Yes, I know I said many posts ago that I wouldn't telework anymore...but I just couldn't help myself. I'm in the prime position in both of my projects to do it, so why wouldn't I??? Probably because at 1:22pm I have eaten breakfast, watched countless hours of tv, read everyone's blog, taken a nap, not showered, and certainly not even thought about getting my laptop out to start working...argh...I told myself I had until 2:00pm to get all my "yahoo, I'm home and getting paid for it" out of the way and get down to some serious business of work! So, that leaves me 35 minutes to update my blog. Yahoo!
I just can't believe that it is only 44 days until the marathon. I-just-can't-believe-it. I have been telling myself that everyday since day 50. For some reason too everyone at work has become increasingly interested in my running. "How many miles last weekend?" "How many miles this weekend?" "How many more days?" "Did I tell you that I think you're crazy?" I'm loving the attention.
Running is going well. Minor aches in my left ankle, and some new ones in my right ankle. Nothing I can't handle. I did have to learn the hard way that it's only flat, sensible shoes until the marathon. Boo-hoo! At least I'll have July to sport those cute strappy sandles. Other than that, everything is going surprisngly well. I'm still doing run/walk and getting used to it. That doesn't mean that I LIKE it, it just means that I've come to terms with what it will take to get me over that finish line. Just like the shoe thing...I've come to terms with wearing not-so-pretty shoes. My shoes and I have had a sit-down and they understand what this means for me and will stop trying to lure me into wearing them...until the marathon is over! Thanks guys. I knew you would always be there for me. [why do i keep going back to talking about shoes???]

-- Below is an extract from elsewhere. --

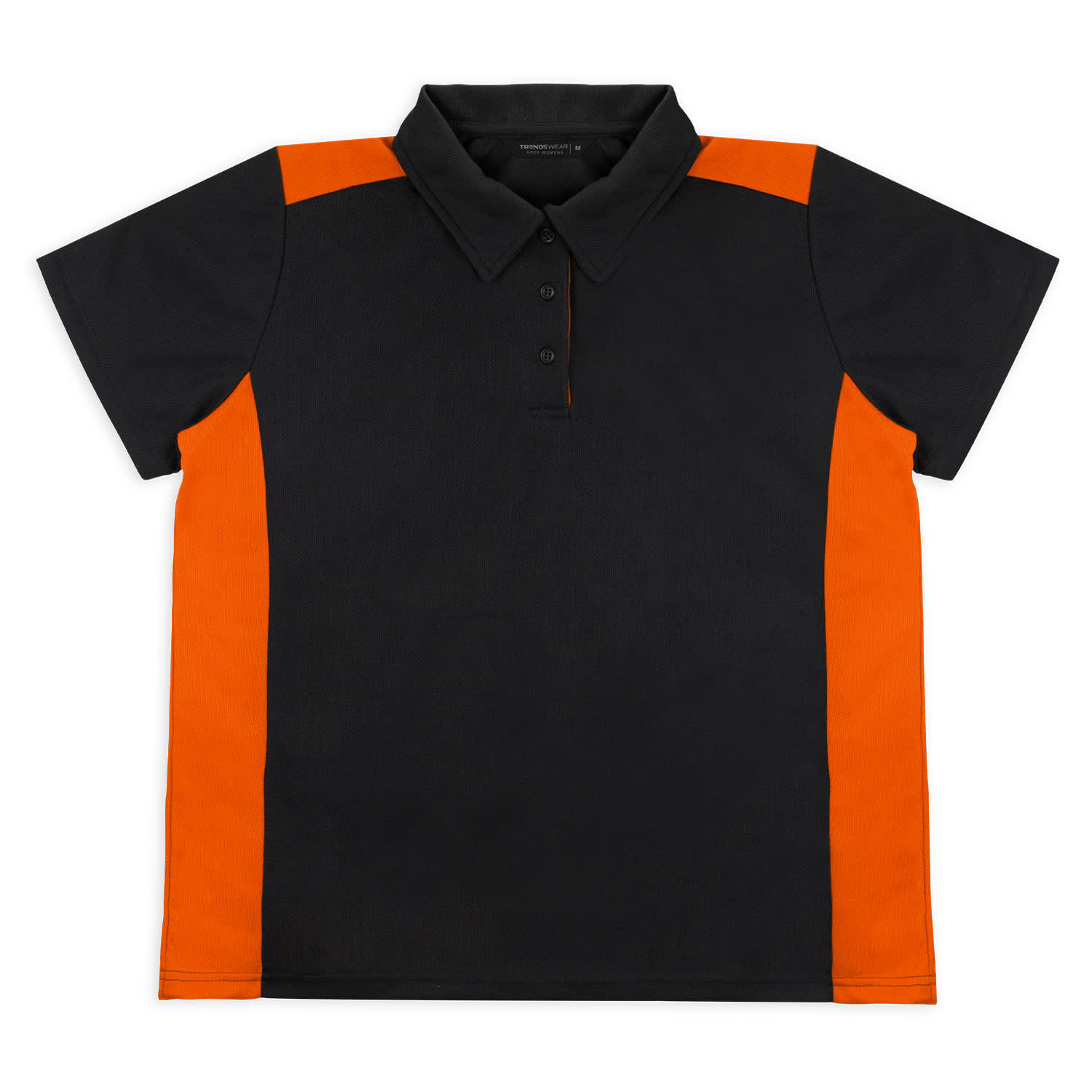 TRENDSWEAR  Apex Womens Polo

I haven't increased my speed like I hoped. I'm still running around an 11:10 mile and can only seem to get it under 11min when I am alone and pushing it. But, honestly, I've come to terms with that as well. Speed is not my goal for this marathon. Finishing is. And I can finish with an 11:10 mile. I can actually finish with a 17min mile, so i'm good. I will finish.
T and I are running 11 miles Sunday. This will be my longest distance ever run. It's funny that I am running 26 miles in 44 days and have never run more than 10 miles before. I can thank my injury for that. I'm a little nervous about 11 miles just cause I've never done it, but I know that T will be here to pat me on the butt and tell me good job and "WALK" and other such encouraging words/gestures to finish. I like running with him. Like a little kid likes chocolate covered marshmallows. I like running with him like that. As a matter of fact, I like HIM like that.